- [STUDY MATERIAL]:
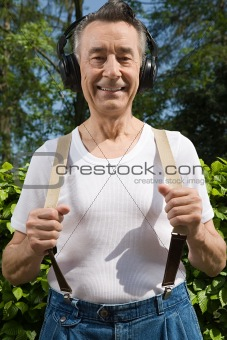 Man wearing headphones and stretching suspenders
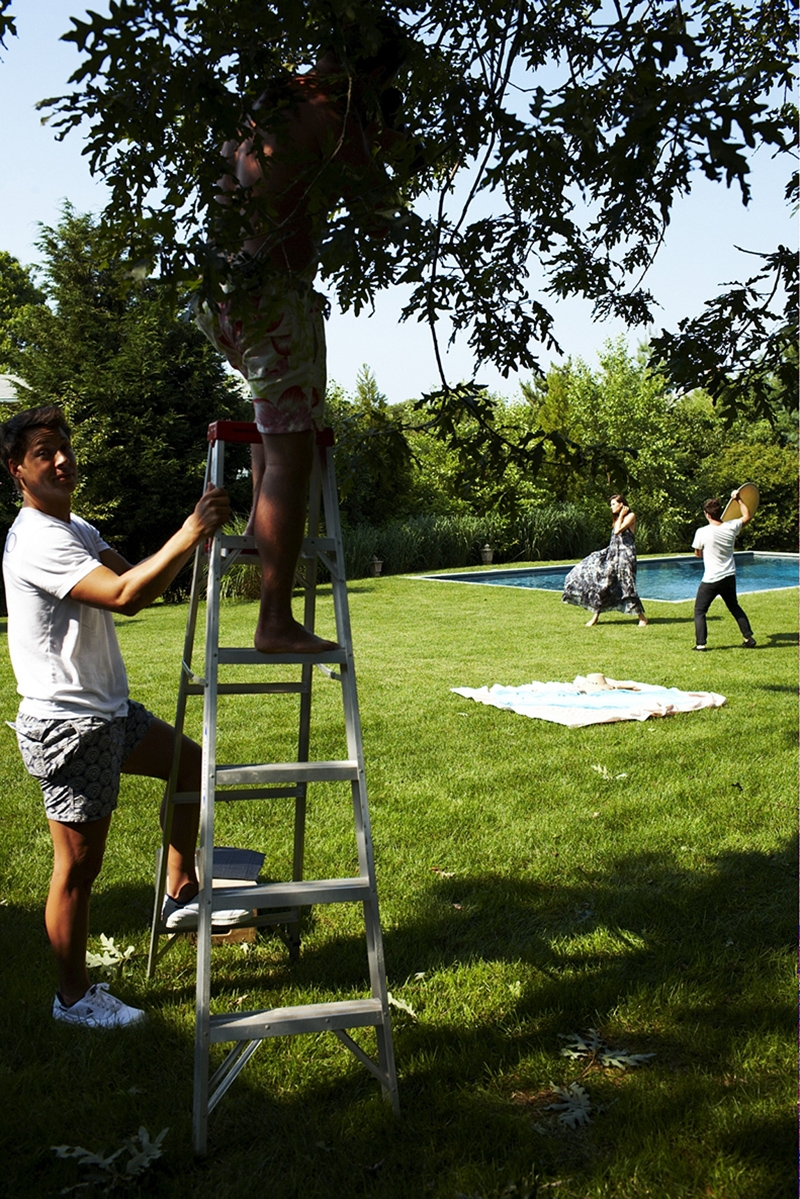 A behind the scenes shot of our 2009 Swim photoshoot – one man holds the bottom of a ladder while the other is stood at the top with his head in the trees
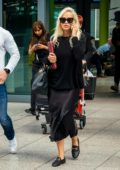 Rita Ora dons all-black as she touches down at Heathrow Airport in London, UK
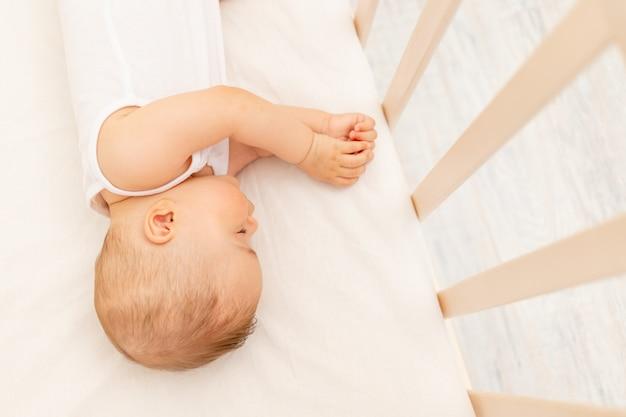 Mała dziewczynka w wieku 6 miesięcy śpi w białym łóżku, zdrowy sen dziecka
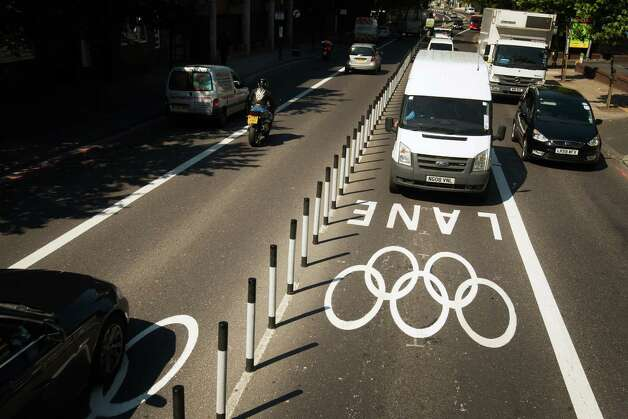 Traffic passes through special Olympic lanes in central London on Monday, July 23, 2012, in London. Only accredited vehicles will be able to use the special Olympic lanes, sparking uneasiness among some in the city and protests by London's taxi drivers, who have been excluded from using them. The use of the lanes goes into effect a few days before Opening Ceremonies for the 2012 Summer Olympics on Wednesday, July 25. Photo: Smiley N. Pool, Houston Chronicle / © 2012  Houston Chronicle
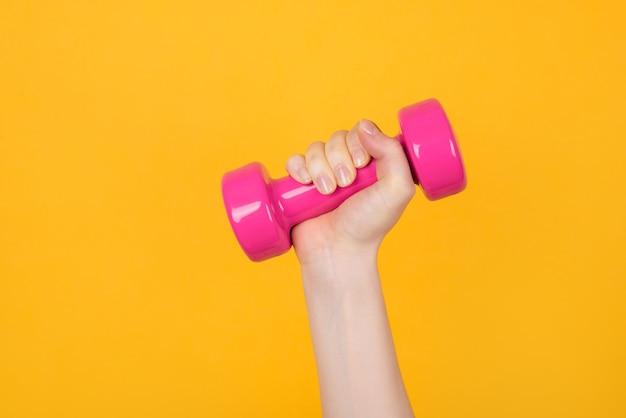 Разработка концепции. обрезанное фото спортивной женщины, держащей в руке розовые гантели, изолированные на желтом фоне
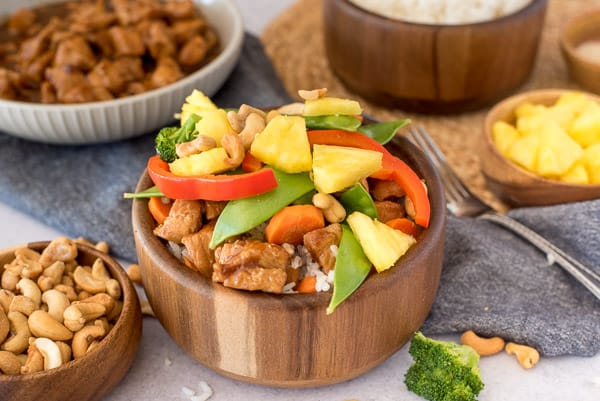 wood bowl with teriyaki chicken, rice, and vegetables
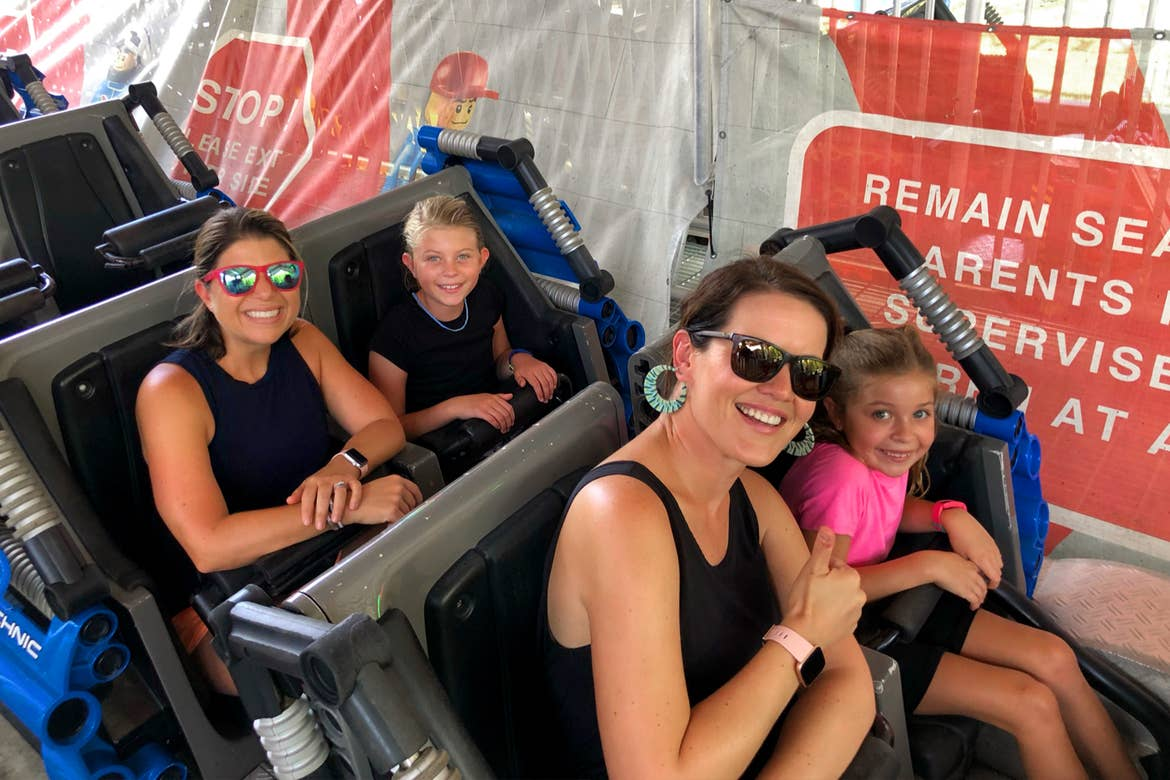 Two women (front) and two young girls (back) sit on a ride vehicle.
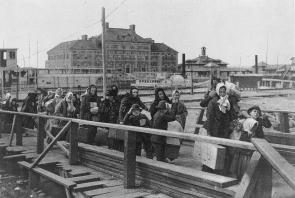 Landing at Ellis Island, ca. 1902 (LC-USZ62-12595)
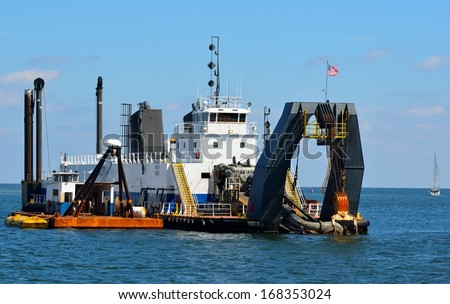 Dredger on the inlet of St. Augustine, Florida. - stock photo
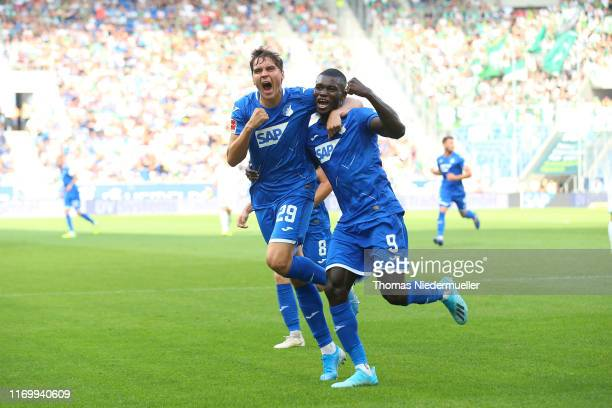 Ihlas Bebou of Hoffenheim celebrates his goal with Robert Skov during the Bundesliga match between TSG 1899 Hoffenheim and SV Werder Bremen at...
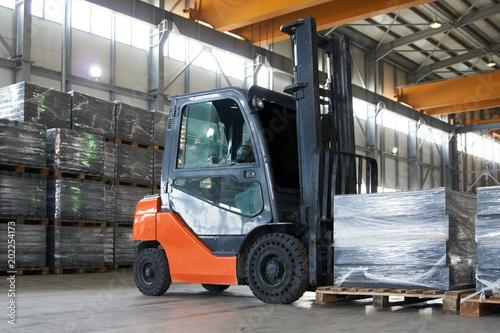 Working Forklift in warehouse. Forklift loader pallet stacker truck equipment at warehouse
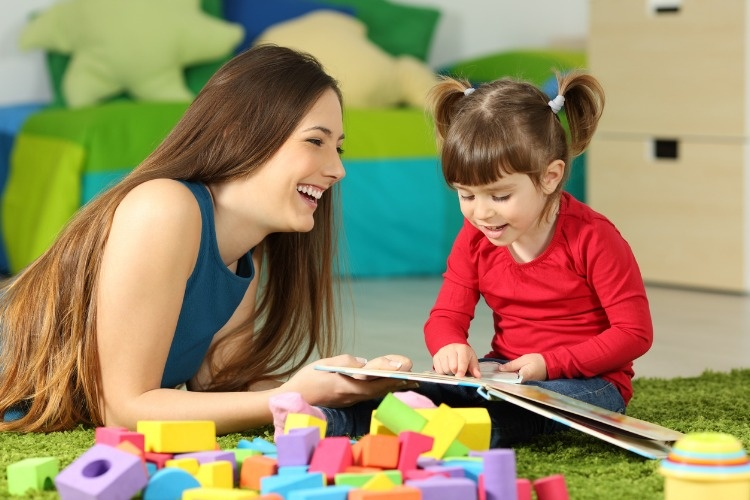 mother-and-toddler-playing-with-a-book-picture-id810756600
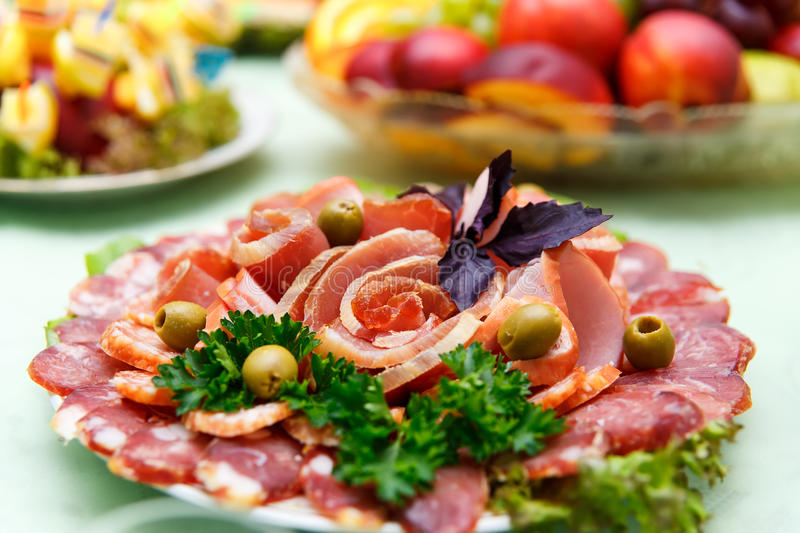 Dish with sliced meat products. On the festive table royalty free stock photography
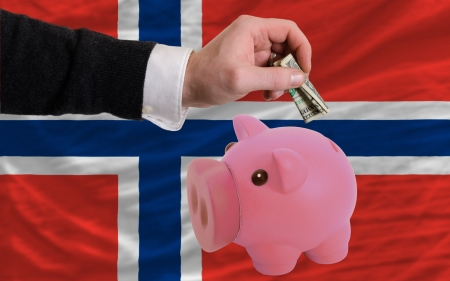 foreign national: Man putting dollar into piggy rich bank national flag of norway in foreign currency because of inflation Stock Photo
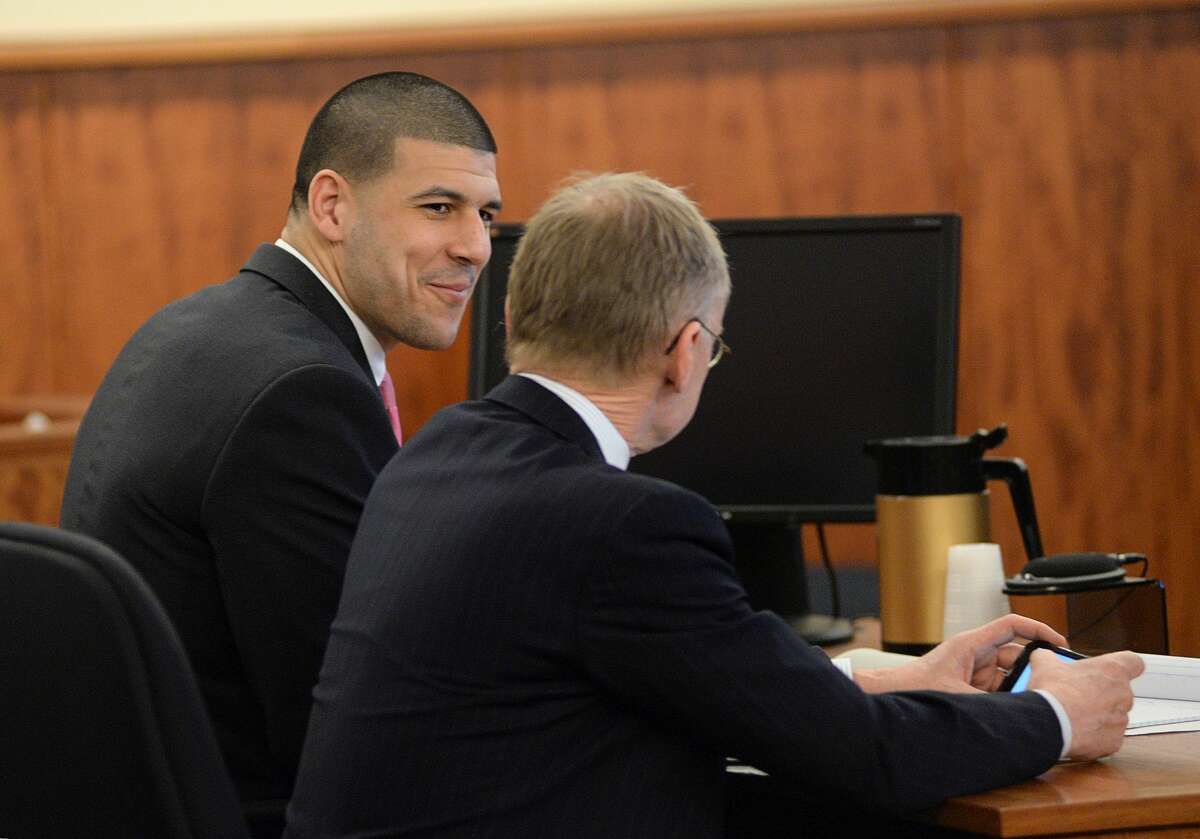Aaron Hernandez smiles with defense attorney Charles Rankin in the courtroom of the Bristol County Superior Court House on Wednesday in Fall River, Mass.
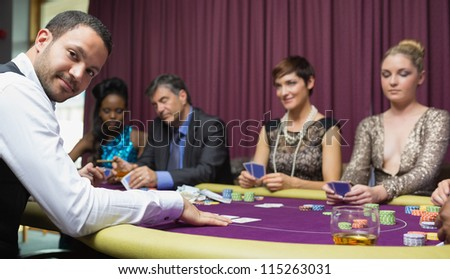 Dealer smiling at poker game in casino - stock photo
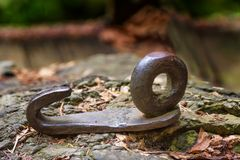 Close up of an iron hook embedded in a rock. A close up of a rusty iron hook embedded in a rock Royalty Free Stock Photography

- [INSTRUCTIONS FOR THE TASK]: What is needed here is an exact copy of all the entries, without the pictures.

- [RESULT]:
 Man wearing headphones and stretching suspenders
 A behind the scenes shot of our 2009 Swim photoshoot – one man holds the bottom of a ladder while the other is stood at the top with his head in the trees
 Rita Ora dons all-black as she touches down at Heathrow Airport in London, UK
 Mała dziewczynka w wieku 6 miesięcy śpi w białym łóżku, zdrowy sen dziecka
 Traffic passes through special Olympic lanes in central London on Monday, July 23, 2012, in London. Only accredited vehicles will be able to use the special Olympic lanes, sparking uneasiness among some in the city and protests by London's taxi drivers, who have been excluded from using them. The use of the lanes goes into effect a few days before Opening Ceremonies for the 2012 Summer Olympics on Wednesday, July 25. Photo: Smiley N. Pool, Houston Chronicle / © 2012  Houston Chronicle
 Разработка концепции. обрезанное фото спортивной женщины, держащей в руке розовые гантели, изолированные на желтом фоне
 wood bowl with teriyaki chicken, rice, and vegetables
 Two women (front) and two young girls (back) sit on a ride vehicle.
 Landing at Ellis Island, ca. 1902 (LC-USZ62-12595)
 Dredger on the inlet of St. Augustine, Florida. - stock photo
 Ihlas Bebou of Hoffenheim celebrates his goal with Robert Skov during the Bundesliga match between TSG 1899 Hoffenheim and SV Werder Bremen at...
 Working Forklift in warehouse. Forklift loader pallet stacker truck equipment at warehouse
 mother-and-toddler-playing-with-a-book-picture-id810756600
 Dish with sliced meat products. On the festive table royalty free stock photography
 foreign national: Man putting dollar into piggy rich bank national flag of norway in foreign currency because of inflation Stock Photo
Aaron Hernandez smiles with defense attorney Charles Rankin in the courtroom of the Bristol County Superior Court House on Wednesday in Fall River, Mass.
 Dealer smiling at poker game in casino - stock photo
 Close up of an iron hook embedded in a rock. A close up of a rusty iron hook embedded in a rock Royalty Free Stock Photography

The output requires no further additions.